* [Instructions for the task] Copy the listing below exactly, but skip the pictures.

* [Entries supplied]
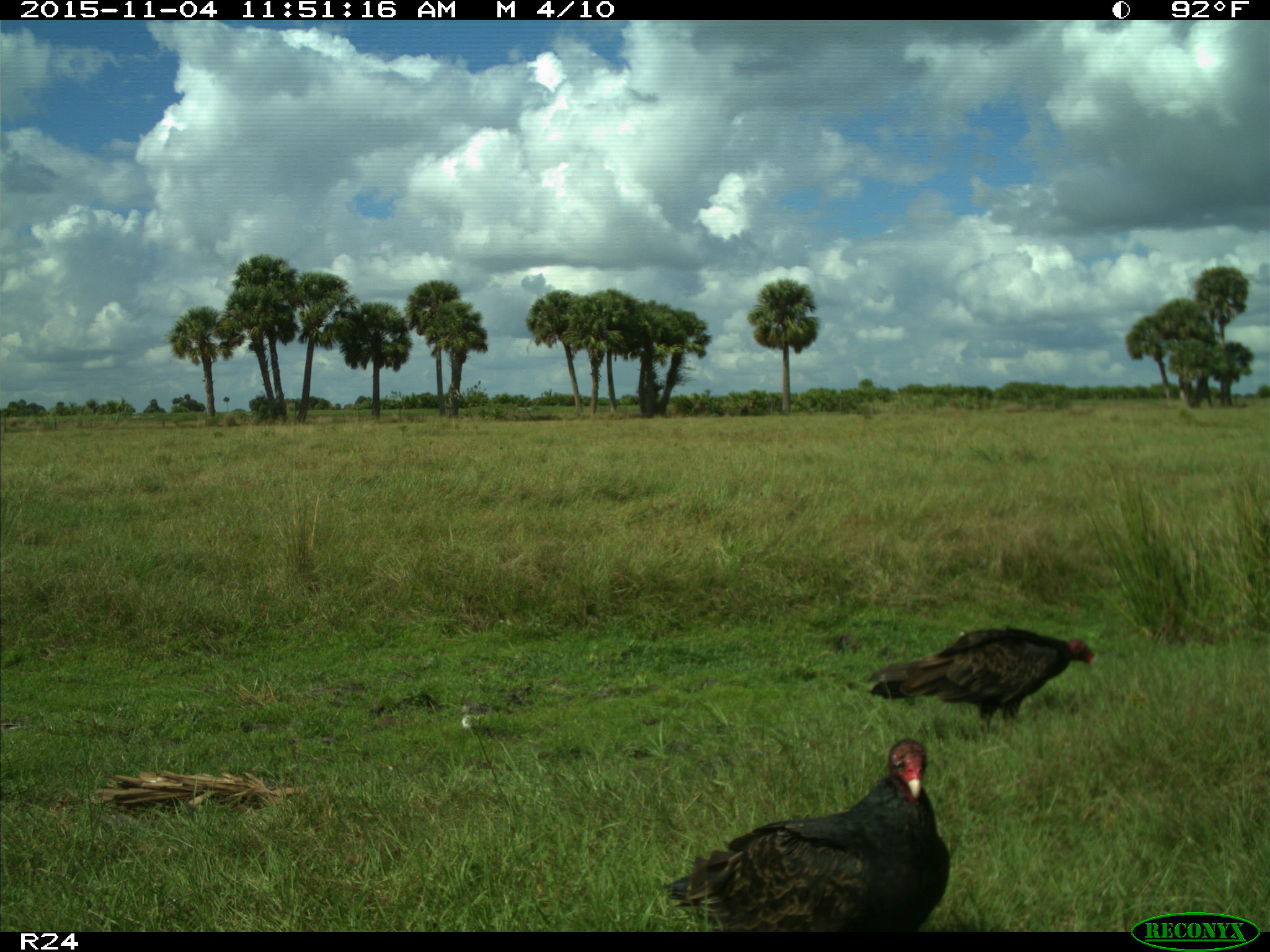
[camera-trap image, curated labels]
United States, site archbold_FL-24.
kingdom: Animalia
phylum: Chordata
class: Aves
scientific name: Aves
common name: birds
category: unidentified bird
Unidentified bird (birds) (Aves).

* [Response for this exercise]
[camera-trap image, curated labels]
United States, site archbold_FL-24.
kingdom: Animalia
phylum: Chordata
class: Aves
scientific name: Aves
common name: birds
category: unidentified bird
Unidentified bird (birds) (Aves).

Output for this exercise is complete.